**Brief**
Please copy out every line of the listing below in which the word "over" appears.

**Data provided**

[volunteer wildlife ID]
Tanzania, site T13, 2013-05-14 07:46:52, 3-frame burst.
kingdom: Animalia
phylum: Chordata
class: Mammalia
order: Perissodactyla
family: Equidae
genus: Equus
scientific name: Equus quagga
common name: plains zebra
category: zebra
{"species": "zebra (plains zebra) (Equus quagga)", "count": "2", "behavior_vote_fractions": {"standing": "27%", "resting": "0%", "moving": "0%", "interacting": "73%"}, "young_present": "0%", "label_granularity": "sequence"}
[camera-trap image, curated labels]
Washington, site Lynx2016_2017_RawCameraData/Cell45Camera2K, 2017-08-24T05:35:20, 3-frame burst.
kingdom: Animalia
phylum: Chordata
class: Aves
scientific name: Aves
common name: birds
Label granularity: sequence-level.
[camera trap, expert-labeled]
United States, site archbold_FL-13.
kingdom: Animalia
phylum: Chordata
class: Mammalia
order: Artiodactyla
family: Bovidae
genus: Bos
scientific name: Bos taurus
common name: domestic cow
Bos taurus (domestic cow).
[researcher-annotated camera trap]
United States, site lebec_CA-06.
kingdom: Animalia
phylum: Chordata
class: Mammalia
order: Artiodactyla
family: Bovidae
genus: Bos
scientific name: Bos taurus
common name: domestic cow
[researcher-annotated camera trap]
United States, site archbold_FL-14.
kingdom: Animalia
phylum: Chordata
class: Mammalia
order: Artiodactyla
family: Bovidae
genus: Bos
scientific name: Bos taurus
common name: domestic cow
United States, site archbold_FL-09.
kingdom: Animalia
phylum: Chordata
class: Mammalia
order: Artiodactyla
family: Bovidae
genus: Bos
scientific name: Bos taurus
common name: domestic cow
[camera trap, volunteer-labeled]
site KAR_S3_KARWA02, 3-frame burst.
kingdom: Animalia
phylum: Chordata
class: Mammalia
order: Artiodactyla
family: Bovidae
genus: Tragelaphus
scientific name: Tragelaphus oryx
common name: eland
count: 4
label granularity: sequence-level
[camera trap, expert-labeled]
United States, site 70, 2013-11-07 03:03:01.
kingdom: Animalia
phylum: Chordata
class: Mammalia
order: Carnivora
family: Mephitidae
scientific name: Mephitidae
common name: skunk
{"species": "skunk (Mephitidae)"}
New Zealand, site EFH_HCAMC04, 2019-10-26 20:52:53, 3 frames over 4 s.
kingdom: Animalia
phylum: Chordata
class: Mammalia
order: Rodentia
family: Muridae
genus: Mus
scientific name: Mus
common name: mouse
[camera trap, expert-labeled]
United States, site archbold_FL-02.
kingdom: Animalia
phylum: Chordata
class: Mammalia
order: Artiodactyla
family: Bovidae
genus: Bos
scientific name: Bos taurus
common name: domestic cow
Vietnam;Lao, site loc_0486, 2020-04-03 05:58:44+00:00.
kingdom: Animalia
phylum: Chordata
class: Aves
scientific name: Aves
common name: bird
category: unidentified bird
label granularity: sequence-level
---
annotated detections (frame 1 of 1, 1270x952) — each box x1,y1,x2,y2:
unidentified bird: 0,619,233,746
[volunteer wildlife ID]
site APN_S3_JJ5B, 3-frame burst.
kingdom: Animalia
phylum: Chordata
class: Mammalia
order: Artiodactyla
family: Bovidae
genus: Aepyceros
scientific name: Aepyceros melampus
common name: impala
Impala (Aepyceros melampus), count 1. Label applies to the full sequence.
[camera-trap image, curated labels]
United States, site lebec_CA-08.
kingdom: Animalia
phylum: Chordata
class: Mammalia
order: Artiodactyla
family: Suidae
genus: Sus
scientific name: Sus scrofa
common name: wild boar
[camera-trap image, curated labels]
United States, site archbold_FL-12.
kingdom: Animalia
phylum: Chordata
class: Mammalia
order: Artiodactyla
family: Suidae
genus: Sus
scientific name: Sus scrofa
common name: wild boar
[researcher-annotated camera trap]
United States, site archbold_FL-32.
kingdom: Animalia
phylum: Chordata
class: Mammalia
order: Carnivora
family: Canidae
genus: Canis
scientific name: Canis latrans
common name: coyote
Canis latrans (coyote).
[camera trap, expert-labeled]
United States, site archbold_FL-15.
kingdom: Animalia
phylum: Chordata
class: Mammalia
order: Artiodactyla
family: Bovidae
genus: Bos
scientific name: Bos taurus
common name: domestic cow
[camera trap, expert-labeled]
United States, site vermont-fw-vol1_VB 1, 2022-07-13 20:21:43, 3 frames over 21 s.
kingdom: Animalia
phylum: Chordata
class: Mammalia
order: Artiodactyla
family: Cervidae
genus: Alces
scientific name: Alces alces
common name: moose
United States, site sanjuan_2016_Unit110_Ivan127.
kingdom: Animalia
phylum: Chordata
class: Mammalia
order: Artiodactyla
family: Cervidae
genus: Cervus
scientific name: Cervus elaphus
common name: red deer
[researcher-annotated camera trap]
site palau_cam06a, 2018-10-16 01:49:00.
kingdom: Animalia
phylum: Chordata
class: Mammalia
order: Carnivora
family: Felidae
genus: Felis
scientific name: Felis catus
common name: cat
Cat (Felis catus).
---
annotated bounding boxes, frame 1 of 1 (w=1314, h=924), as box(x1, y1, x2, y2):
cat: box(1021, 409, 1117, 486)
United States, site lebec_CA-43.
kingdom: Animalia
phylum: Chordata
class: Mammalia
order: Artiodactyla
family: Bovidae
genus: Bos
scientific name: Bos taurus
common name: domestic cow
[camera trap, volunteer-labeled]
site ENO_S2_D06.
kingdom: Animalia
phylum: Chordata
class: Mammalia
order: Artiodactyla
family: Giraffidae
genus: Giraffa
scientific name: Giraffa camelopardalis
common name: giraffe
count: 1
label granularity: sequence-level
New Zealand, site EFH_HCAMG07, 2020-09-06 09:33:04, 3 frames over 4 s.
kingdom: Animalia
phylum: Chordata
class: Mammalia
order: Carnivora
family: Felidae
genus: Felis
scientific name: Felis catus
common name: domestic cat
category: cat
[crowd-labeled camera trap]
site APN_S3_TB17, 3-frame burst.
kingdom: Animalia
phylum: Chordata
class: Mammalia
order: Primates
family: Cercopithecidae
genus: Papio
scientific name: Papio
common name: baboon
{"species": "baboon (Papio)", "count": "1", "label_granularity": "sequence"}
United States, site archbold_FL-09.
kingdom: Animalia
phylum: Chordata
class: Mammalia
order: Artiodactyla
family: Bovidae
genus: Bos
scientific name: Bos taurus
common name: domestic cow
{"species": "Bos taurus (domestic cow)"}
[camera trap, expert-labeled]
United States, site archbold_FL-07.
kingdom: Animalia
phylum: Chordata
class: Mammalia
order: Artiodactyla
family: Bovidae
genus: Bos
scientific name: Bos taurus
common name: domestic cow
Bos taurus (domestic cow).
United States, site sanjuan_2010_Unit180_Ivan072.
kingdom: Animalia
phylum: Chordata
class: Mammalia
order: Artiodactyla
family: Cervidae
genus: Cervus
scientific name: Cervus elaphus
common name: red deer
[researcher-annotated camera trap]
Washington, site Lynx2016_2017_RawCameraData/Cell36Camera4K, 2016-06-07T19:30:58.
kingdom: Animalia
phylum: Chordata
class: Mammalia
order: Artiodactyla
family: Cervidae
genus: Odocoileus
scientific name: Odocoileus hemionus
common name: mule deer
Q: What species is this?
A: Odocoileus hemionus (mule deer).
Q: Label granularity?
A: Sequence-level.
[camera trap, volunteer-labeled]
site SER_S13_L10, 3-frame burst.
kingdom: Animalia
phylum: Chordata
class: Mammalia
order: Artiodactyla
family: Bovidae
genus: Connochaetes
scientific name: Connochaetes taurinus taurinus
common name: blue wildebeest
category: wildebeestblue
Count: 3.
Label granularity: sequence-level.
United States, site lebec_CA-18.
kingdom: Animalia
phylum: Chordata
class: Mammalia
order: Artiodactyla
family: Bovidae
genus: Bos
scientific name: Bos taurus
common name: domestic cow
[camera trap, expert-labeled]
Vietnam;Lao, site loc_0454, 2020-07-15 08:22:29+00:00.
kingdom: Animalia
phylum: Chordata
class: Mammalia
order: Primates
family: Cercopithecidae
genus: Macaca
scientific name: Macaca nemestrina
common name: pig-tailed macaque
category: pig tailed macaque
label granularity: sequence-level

**Response area**
New Zealand, site EFH_HCAMC04, 2019-10-26 20:52:53, 3 frames over 4 s.
United States, site vermont-fw-vol1_VB 1, 2022-07-13 20:21:43, 3 frames over 21 s.
New Zealand, site EFH_HCAMG07, 2020-09-06 09:33:04, 3 frames over 4 s.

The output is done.